%%
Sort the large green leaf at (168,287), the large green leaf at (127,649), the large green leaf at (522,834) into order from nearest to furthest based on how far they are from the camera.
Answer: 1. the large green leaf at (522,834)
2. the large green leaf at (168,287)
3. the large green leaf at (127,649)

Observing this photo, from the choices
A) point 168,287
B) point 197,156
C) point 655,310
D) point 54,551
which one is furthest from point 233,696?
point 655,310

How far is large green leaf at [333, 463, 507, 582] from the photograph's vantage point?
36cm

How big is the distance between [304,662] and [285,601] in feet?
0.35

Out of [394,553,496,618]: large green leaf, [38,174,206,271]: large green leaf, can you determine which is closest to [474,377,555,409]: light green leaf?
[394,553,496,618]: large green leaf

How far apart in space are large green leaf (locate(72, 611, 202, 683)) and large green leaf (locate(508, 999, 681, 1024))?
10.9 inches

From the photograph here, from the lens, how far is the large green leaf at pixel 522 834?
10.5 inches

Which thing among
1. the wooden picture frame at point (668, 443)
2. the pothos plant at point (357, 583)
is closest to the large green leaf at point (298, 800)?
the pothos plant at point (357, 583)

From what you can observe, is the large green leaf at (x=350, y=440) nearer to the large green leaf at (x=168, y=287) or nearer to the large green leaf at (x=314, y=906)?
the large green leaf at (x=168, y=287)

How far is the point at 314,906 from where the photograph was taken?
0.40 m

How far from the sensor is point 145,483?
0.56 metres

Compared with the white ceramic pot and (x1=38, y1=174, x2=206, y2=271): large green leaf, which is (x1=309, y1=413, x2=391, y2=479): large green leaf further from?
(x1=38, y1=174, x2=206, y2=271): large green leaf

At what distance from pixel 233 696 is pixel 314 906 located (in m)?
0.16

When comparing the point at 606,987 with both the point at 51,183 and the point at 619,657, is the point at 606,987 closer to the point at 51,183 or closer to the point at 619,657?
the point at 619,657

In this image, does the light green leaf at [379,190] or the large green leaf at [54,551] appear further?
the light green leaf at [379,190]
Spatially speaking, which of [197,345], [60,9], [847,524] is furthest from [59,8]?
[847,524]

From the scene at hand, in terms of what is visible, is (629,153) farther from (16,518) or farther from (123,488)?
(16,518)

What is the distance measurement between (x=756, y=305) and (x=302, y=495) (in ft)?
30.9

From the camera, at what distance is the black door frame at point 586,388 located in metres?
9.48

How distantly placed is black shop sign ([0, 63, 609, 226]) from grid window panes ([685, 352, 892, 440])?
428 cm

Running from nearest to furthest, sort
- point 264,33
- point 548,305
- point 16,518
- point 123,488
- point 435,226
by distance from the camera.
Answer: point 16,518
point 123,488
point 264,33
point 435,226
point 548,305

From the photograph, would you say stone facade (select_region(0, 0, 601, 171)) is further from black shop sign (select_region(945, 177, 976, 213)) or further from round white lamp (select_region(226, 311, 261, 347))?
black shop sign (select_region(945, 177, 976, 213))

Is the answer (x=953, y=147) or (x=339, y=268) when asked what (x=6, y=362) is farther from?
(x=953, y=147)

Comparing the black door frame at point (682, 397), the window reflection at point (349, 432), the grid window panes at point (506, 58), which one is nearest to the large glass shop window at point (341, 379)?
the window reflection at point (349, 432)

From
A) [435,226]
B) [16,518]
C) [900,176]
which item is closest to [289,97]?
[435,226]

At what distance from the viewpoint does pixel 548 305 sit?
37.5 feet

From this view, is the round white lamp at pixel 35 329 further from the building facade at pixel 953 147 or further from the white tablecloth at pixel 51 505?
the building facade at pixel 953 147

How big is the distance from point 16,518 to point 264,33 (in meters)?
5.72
%%
Write out everything from the line containing "At what distance from the" down to the last of the lines, reproducing each one precisely.

At what distance from the viewpoint does pixel 548 305 sit?
37.5 feet

From this view, is the round white lamp at pixel 35 329 further from the building facade at pixel 953 147 or further from the white tablecloth at pixel 51 505?
the building facade at pixel 953 147

How big is the distance from point 16,518 to point 264,33 (in meters)?
5.72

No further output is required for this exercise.